Turn the items into a numbered list with blank lines left out, covering only the part that opens with the line containing "At what distance from the viewer" and runs through the end of the items.

--- start ---

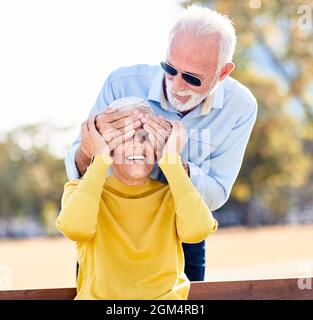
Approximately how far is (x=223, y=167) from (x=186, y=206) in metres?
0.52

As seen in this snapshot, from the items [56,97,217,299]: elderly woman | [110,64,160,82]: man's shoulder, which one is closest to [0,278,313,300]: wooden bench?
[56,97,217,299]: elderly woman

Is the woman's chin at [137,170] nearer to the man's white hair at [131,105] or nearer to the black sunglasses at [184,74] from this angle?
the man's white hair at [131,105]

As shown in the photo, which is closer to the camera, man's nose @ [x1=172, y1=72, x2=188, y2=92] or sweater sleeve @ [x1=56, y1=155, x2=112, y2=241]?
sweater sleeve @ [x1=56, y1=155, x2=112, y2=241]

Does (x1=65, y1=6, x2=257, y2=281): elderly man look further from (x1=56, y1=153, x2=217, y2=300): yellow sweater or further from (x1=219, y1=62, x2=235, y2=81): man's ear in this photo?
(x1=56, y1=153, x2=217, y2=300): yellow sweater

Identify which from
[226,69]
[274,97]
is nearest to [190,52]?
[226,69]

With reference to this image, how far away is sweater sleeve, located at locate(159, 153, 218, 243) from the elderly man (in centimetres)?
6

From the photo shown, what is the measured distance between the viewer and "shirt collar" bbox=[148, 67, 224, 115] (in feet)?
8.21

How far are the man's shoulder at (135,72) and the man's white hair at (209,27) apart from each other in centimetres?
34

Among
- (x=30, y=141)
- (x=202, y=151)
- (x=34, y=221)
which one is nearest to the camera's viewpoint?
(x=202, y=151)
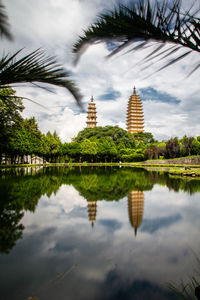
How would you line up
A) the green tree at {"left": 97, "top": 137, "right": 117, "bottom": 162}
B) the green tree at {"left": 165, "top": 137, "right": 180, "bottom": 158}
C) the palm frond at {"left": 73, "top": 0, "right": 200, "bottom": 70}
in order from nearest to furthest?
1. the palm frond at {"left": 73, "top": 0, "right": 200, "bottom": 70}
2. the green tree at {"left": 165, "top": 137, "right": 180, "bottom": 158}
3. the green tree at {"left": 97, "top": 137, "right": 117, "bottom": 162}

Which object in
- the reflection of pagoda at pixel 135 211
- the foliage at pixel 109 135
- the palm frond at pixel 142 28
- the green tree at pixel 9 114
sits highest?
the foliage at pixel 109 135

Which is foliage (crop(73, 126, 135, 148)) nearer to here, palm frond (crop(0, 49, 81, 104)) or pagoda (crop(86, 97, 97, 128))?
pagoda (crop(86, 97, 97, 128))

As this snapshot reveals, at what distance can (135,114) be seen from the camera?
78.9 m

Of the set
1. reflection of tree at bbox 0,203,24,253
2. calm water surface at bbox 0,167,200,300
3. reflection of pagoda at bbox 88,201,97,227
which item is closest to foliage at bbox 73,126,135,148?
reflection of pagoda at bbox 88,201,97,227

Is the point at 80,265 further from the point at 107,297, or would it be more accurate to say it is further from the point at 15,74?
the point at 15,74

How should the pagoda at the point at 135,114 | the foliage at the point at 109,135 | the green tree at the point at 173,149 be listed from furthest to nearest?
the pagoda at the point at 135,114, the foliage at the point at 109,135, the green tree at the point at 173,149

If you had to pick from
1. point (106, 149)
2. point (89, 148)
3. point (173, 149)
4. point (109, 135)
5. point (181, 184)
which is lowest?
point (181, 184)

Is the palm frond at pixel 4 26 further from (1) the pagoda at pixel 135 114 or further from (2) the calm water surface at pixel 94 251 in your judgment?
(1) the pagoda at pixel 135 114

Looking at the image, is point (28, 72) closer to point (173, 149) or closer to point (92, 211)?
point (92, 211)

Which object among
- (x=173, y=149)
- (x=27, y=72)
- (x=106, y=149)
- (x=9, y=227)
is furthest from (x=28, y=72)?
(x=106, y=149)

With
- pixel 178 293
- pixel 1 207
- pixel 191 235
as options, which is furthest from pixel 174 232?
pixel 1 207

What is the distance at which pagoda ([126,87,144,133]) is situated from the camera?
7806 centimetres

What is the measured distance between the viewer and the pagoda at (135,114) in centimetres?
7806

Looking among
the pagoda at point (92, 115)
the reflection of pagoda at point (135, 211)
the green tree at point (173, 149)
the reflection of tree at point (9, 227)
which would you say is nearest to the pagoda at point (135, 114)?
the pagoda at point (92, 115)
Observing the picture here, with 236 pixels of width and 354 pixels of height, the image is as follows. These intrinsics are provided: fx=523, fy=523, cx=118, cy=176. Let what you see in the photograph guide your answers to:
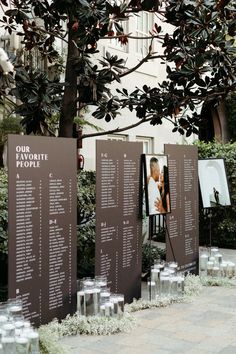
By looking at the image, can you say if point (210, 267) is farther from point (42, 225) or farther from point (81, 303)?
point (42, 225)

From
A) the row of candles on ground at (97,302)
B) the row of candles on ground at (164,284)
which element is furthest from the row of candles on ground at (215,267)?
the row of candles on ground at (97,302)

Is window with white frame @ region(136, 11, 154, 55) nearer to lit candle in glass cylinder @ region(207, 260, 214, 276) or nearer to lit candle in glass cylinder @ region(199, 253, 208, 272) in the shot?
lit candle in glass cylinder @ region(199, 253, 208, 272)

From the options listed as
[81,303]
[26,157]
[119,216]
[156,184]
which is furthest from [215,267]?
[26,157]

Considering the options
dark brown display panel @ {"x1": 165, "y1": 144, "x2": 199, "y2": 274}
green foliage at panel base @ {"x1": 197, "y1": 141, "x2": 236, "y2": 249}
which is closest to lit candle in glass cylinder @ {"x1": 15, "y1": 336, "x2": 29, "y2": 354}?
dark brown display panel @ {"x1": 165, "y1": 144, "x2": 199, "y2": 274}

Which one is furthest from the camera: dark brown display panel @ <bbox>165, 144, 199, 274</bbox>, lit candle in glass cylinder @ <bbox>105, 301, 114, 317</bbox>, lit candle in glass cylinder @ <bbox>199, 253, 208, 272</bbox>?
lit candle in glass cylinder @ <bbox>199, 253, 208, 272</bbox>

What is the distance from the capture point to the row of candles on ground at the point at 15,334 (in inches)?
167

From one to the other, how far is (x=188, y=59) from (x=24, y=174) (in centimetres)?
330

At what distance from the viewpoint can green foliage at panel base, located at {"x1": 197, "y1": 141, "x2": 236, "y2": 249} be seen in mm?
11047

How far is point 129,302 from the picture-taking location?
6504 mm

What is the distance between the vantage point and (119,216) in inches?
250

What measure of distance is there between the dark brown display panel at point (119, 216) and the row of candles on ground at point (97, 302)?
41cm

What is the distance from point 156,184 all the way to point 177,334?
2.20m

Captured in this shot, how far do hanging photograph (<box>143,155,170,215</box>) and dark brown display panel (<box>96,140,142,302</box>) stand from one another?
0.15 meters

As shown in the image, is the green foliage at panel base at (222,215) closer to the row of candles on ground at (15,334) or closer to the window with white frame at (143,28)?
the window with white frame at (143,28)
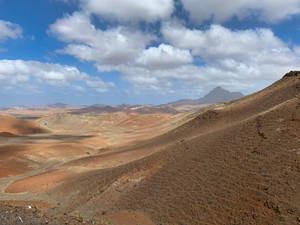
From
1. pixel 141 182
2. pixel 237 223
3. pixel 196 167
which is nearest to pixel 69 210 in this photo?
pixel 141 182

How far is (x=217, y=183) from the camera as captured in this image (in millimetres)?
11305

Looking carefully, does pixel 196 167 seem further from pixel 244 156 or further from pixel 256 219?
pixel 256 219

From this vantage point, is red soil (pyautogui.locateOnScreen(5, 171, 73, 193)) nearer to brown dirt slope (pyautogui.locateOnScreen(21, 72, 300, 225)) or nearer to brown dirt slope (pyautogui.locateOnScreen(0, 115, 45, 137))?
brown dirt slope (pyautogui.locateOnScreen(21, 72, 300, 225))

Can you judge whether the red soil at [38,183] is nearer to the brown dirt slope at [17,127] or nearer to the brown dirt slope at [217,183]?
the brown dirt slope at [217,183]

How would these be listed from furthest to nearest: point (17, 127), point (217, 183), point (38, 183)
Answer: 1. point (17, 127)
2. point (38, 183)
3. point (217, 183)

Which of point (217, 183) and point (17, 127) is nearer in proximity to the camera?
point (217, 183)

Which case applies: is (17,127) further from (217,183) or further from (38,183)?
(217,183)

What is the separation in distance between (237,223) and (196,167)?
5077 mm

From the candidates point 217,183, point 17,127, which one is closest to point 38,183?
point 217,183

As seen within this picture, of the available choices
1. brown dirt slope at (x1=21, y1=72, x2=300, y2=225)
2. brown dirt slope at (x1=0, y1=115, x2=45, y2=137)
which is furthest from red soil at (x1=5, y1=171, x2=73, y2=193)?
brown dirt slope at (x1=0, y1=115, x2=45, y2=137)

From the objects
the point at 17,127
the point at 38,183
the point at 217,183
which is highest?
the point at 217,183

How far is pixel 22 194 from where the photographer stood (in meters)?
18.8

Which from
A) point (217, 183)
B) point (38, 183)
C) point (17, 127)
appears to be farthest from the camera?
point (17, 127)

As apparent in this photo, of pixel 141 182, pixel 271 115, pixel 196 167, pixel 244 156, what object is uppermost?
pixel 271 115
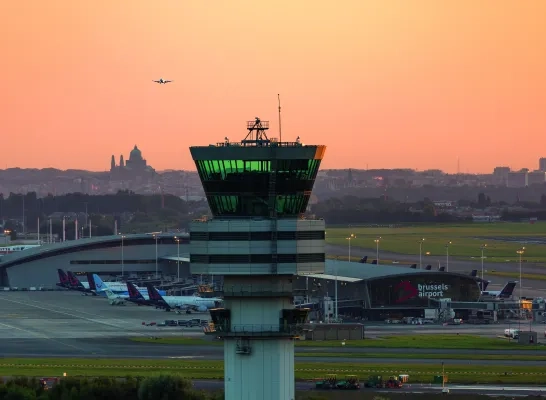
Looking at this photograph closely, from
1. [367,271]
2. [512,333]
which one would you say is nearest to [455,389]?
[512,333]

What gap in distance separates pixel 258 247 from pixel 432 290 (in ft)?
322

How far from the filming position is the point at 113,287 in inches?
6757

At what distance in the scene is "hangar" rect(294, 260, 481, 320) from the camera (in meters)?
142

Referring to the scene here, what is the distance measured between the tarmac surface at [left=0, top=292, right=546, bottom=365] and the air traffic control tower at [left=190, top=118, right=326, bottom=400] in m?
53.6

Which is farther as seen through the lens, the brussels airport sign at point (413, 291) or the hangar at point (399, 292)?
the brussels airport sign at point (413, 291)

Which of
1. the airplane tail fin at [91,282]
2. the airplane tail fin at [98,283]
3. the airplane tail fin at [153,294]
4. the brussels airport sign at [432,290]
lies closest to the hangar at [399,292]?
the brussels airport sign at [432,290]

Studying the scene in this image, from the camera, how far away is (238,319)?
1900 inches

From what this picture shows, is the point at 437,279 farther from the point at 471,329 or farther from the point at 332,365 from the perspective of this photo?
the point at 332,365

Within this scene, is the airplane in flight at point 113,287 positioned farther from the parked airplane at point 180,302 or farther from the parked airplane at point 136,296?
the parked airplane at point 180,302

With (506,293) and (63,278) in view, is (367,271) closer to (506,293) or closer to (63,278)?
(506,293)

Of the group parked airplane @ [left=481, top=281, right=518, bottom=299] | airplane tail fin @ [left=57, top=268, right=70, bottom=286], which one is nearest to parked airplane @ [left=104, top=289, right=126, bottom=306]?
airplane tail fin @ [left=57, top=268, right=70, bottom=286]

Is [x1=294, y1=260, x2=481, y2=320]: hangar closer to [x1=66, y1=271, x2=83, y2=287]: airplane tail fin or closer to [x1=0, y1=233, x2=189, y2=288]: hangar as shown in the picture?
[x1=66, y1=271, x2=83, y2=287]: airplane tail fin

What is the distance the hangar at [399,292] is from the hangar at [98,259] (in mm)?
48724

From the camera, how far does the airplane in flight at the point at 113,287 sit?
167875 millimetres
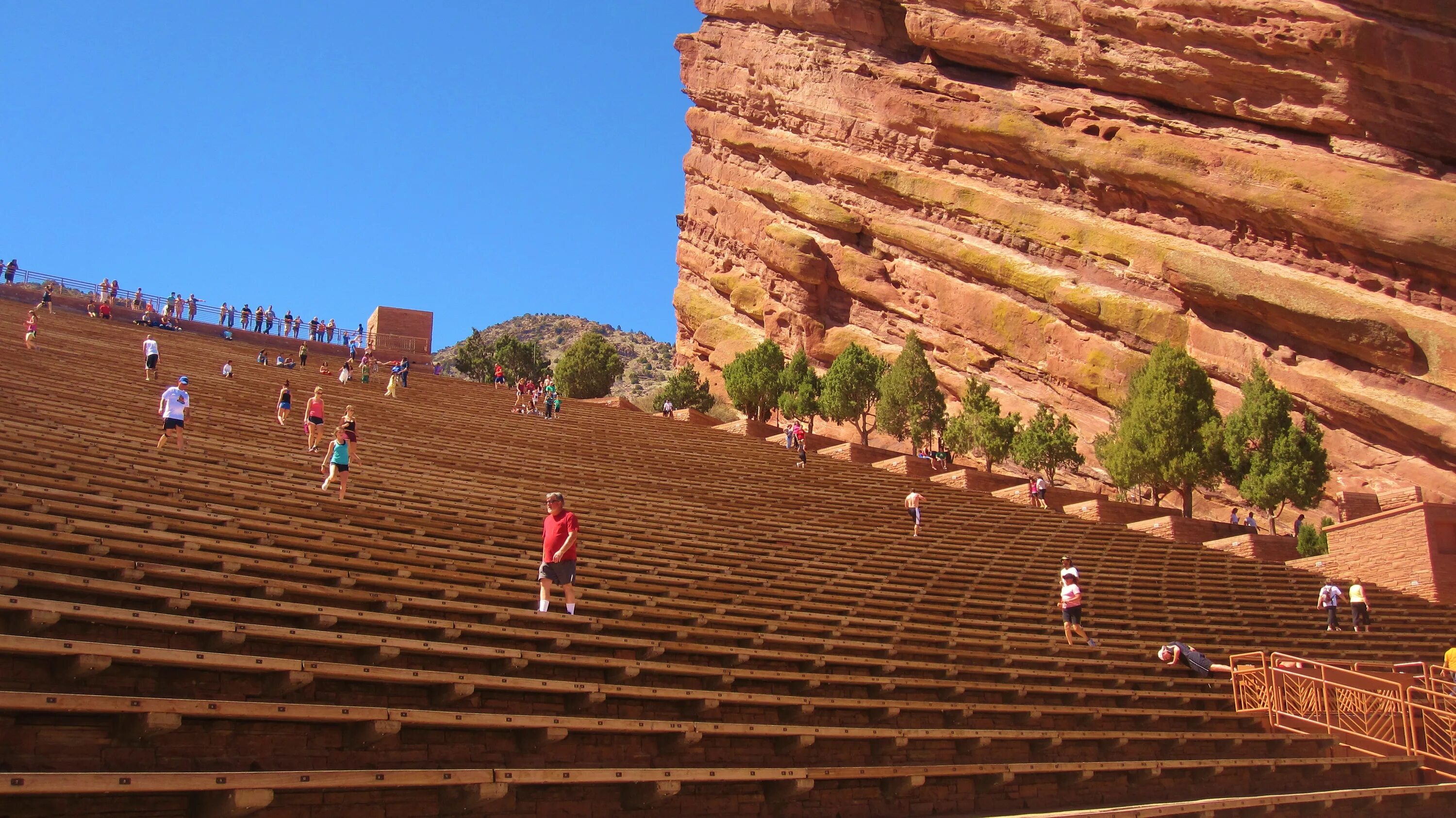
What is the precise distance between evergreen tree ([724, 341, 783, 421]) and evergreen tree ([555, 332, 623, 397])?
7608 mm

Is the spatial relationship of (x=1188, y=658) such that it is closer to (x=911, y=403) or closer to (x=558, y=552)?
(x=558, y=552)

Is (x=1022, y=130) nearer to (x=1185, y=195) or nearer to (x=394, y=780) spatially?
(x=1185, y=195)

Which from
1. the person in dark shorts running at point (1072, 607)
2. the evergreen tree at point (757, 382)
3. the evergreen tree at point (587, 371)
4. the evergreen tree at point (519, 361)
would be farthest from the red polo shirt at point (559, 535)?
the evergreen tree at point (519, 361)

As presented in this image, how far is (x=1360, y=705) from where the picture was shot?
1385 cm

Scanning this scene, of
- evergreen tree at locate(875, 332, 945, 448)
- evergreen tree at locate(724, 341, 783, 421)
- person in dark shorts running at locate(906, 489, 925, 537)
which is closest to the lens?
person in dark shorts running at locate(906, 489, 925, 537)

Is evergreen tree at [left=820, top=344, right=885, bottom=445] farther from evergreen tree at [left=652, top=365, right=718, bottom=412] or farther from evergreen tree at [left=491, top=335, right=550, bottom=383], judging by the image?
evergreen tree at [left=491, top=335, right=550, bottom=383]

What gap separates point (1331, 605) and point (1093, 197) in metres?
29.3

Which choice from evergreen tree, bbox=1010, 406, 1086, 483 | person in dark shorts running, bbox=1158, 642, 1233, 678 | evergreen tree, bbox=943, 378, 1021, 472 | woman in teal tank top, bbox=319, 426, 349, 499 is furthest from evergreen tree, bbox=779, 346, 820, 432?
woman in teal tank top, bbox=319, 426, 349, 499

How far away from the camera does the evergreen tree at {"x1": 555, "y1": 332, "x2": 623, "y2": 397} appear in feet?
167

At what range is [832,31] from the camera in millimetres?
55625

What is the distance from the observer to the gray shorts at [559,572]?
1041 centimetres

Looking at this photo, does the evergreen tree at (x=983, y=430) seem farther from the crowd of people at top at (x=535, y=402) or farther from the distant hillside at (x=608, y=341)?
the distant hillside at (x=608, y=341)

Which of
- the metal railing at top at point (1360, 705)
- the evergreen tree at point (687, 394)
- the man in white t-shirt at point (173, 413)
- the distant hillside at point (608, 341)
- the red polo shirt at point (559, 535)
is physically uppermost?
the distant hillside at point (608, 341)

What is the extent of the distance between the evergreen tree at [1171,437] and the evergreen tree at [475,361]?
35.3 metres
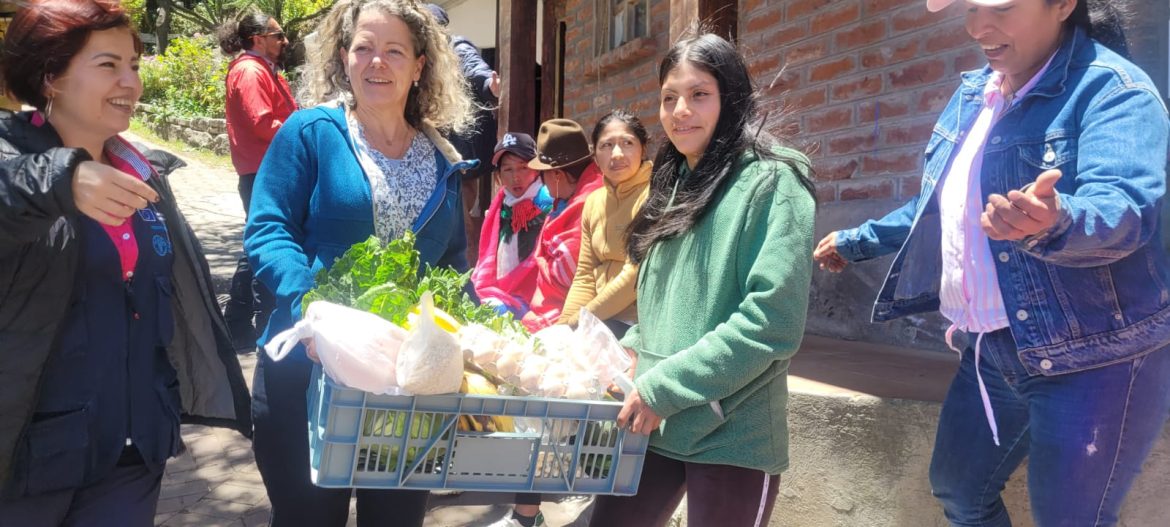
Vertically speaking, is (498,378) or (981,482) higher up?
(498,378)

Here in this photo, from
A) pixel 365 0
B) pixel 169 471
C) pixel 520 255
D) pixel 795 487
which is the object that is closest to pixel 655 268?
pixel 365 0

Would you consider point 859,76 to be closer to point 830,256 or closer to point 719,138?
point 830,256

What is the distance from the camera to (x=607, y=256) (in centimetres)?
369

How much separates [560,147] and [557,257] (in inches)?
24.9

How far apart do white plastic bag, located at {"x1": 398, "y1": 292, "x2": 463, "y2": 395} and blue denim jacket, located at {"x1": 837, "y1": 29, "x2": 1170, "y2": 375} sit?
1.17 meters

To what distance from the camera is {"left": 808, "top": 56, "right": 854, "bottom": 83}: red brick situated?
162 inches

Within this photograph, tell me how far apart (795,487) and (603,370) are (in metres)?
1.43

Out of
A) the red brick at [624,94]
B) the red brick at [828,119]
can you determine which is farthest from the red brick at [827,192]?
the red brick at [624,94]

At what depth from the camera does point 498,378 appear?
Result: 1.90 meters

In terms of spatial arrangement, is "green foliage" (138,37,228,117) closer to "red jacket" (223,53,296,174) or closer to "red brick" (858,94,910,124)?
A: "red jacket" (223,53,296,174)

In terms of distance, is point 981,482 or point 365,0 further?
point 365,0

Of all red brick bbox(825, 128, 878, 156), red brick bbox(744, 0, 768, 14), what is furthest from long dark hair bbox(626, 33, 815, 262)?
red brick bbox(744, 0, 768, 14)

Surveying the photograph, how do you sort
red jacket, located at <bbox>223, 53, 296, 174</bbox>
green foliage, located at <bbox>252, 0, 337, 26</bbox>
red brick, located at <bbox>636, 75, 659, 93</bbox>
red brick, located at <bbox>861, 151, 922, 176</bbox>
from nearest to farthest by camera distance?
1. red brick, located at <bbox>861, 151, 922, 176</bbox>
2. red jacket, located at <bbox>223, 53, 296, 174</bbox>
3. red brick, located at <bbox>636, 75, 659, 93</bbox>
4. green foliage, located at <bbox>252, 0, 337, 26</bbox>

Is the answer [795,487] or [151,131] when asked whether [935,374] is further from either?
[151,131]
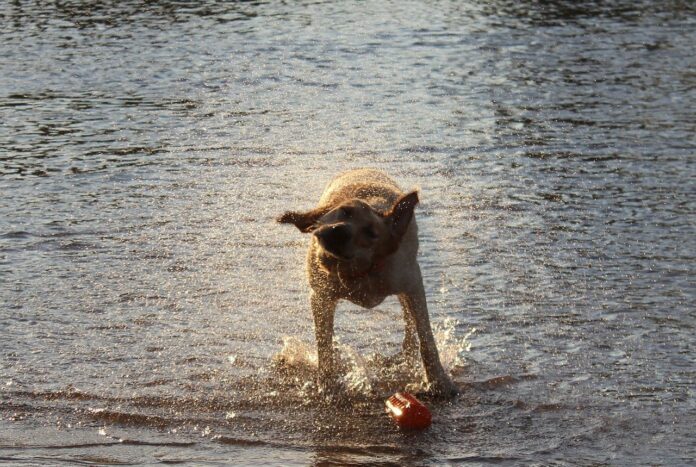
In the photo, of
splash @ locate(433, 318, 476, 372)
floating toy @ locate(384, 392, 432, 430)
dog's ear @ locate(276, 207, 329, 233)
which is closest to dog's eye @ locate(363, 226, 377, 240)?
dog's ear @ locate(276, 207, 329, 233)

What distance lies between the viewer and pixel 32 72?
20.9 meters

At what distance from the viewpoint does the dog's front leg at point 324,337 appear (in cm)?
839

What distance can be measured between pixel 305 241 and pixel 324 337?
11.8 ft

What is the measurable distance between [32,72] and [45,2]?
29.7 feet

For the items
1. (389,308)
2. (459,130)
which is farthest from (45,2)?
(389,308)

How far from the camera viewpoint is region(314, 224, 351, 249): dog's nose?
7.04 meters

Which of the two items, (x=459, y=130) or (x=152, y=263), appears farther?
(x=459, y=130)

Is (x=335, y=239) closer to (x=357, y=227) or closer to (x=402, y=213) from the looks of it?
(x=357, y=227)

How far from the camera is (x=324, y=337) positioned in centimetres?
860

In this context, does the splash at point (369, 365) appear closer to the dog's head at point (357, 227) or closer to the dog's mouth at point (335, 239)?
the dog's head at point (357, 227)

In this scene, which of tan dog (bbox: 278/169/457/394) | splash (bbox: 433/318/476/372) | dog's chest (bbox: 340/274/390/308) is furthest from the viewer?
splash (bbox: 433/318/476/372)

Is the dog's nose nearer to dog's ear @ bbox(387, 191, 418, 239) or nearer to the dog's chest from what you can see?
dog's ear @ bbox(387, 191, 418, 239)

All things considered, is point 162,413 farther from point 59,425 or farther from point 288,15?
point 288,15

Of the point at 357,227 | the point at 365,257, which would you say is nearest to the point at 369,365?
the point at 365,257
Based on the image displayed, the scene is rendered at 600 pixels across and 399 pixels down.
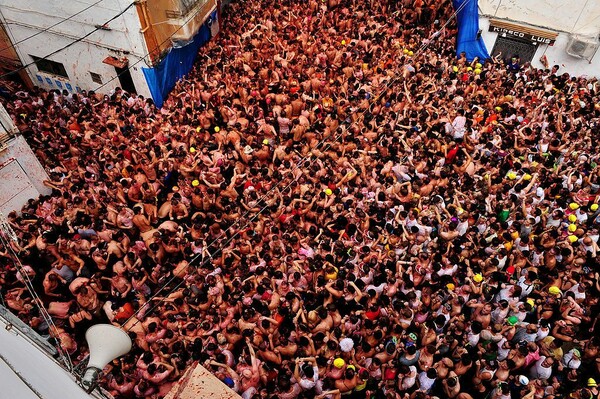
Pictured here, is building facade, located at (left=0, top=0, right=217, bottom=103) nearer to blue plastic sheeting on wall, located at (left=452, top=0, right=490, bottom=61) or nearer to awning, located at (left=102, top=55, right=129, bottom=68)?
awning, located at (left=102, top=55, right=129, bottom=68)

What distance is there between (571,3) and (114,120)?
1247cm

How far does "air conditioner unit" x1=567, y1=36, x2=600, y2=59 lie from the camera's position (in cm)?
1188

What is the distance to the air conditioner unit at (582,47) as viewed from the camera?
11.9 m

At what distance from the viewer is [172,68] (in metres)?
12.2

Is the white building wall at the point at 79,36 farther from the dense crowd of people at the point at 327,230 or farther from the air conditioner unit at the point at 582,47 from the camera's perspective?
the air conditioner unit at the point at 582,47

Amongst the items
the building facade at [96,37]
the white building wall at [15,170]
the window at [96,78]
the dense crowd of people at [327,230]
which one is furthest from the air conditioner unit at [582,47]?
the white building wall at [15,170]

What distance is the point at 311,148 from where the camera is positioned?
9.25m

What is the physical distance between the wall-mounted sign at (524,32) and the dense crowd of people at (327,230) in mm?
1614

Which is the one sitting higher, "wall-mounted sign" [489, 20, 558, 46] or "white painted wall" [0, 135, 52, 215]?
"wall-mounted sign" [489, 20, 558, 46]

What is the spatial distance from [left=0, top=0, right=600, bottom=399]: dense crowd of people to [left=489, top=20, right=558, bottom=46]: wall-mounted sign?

--- end ---

→ **Result**
1. At what distance from the viewer is [172,68] (in metres)?
2. 12.2
3. Is the white building wall at the point at 79,36 farther from the dense crowd of people at the point at 327,230 or farther from the air conditioner unit at the point at 582,47 from the camera's perspective?
4. the air conditioner unit at the point at 582,47
5. Amongst the items
6. the building facade at [96,37]
7. the white building wall at [15,170]
8. the window at [96,78]
9. the dense crowd of people at [327,230]
10. which one is furthest from the air conditioner unit at [582,47]?
11. the white building wall at [15,170]
12. What distance is the point at 311,148 from where the camera is positioned?
13. 9.25m
14. What is the physical distance between the wall-mounted sign at (524,32) and the dense crowd of people at (327,230) in mm?
15. 1614
16. Which is the one sitting higher, "wall-mounted sign" [489, 20, 558, 46] or "white painted wall" [0, 135, 52, 215]?
17. "wall-mounted sign" [489, 20, 558, 46]
18. What is the spatial distance from [left=0, top=0, right=600, bottom=399]: dense crowd of people to [left=489, top=20, right=558, bottom=46]: wall-mounted sign?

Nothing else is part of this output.